Opened 10 years ago
Last modified 2 months ago
#24810 new New feature
Reopen database connection automatically when no transaction is active
Reported by: | Aymeric Augustin | Owned by: | nobody |
---|---|---|---|
Component: | Database layer (models, ORM) | Version: | dev |
Severity: | Normal | Keywords: | |
Cc: | depaolim@…, binary@…, Marti Raudsepp, dms-cat, amureki, Kai Schlamp, Ülgen Sarıkavak | Triage Stage: | Accepted |
Has patch: | yes | Needs documentation: | no |
Needs tests: | yes | Patch needs improvement: | no |
Easy pickings: | no | UI/UX: | no |
Description
This is a follow-up of #15802.
When the database closes the connection, for instance because the database server was restarted, an exception will be raised the next time user code attempts to use the database. Django doesn't attempt to do anything about it.

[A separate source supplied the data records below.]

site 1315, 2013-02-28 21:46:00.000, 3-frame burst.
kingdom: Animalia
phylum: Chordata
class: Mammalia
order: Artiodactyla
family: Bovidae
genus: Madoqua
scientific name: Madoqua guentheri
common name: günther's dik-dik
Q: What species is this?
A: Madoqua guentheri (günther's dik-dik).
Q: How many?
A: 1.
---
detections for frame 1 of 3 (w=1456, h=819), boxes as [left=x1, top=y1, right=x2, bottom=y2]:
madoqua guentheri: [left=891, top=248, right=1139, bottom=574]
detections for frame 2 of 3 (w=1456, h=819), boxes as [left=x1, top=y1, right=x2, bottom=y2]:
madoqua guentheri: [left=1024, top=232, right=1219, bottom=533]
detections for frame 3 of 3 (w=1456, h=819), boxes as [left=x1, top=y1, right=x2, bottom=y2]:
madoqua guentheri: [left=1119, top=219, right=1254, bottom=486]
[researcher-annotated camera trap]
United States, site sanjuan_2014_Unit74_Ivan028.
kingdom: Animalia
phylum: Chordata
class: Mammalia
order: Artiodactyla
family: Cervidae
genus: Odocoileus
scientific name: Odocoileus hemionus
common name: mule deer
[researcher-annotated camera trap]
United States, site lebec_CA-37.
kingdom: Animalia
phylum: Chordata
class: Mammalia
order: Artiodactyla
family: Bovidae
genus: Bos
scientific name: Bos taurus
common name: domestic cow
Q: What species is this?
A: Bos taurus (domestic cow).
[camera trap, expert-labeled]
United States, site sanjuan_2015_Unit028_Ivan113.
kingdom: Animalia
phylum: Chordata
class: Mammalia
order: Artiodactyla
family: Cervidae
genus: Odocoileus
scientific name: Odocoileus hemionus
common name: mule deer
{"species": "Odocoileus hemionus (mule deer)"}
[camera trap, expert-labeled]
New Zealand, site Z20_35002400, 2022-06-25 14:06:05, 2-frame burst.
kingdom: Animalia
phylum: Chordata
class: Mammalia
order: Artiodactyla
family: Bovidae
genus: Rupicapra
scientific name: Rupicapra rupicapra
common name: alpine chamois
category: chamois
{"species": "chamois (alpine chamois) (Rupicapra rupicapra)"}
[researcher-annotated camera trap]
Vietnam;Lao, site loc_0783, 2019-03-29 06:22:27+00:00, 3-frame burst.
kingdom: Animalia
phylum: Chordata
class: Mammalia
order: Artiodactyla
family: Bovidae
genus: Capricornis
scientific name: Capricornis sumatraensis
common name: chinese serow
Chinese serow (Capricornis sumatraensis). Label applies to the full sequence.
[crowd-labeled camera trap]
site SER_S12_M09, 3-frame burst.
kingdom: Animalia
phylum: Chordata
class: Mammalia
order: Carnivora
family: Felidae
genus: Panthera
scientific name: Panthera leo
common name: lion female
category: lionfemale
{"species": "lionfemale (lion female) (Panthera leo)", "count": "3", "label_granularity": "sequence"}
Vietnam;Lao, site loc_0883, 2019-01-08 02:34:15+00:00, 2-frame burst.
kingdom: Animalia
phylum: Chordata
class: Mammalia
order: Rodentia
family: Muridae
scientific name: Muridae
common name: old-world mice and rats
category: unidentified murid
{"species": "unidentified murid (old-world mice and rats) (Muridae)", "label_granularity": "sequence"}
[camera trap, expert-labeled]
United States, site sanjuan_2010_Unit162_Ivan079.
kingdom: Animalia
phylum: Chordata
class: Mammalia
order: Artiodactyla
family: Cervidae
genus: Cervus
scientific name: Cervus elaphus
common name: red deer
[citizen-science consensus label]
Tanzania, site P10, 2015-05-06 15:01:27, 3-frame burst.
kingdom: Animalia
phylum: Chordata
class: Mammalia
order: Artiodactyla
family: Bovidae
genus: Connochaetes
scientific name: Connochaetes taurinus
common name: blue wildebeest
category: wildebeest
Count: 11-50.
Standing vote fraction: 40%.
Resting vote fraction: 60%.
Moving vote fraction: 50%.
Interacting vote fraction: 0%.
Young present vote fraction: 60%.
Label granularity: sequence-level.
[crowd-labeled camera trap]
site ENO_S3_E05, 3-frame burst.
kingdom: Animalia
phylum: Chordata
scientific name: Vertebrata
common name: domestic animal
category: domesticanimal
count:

This is expected to result in at most one 500 error for each thread that serves requests, since database connections are thread-local. This doesn't sound horrific. After all the database was restarted while the website was serving requests.
It can also cause management commands to crash, which isn't the end of the world either since management commands should fall into one of the following categories:
- short-lived, idempotent and scheduled to run regularly
- long-lived and supervised to run constantly
- run manually
If the connection was in autocommit mode and an operation fails because the database has closed the connection, theoretically, it's safe the reopen the connection and retry the operation.
In that case, Django could continue to operate transparently instead of raising an exception.
This may not be easy to implement.
Change History (21)
comment:1 by , 10 years ago
comment:2 by , 10 years ago
Cc: | added |
---|
comment:3 by , 9 years ago
Yes, I have the same problem in the daemon tasks that access DB through django models.
I don't see a problem with the connection state, actually, as we can say to do all the necessary preparations in the connection_created signal and then newly created connection can be set up correctly?
comment:4 by , 9 years ago
Cc: | added |
---|
comment:5 by , 8 years ago
It should be noted that in the case where a daemon is accessing the DB via the ORM, if the db connection is closed for some reason (usually the db server restarting), then ALL subsequent DB read queries FAIL. At that point, the process can no longer perform any read query since the db connection is closed. I'm not concerned with retrying statements that failed during the time the db was down, but it does seem like a bug that the ORM completely fails to reconnect AT ALL. The funny thing is: if and only if the process happens to perform a DB write after the DB connection gets closed, then the ORM will open a new connection.
follow-up: 7 comment:6 by , 8 years ago
Yes, these are the reasons why this ticket exists. Patches *that do not ignore transactional integrity* welcome.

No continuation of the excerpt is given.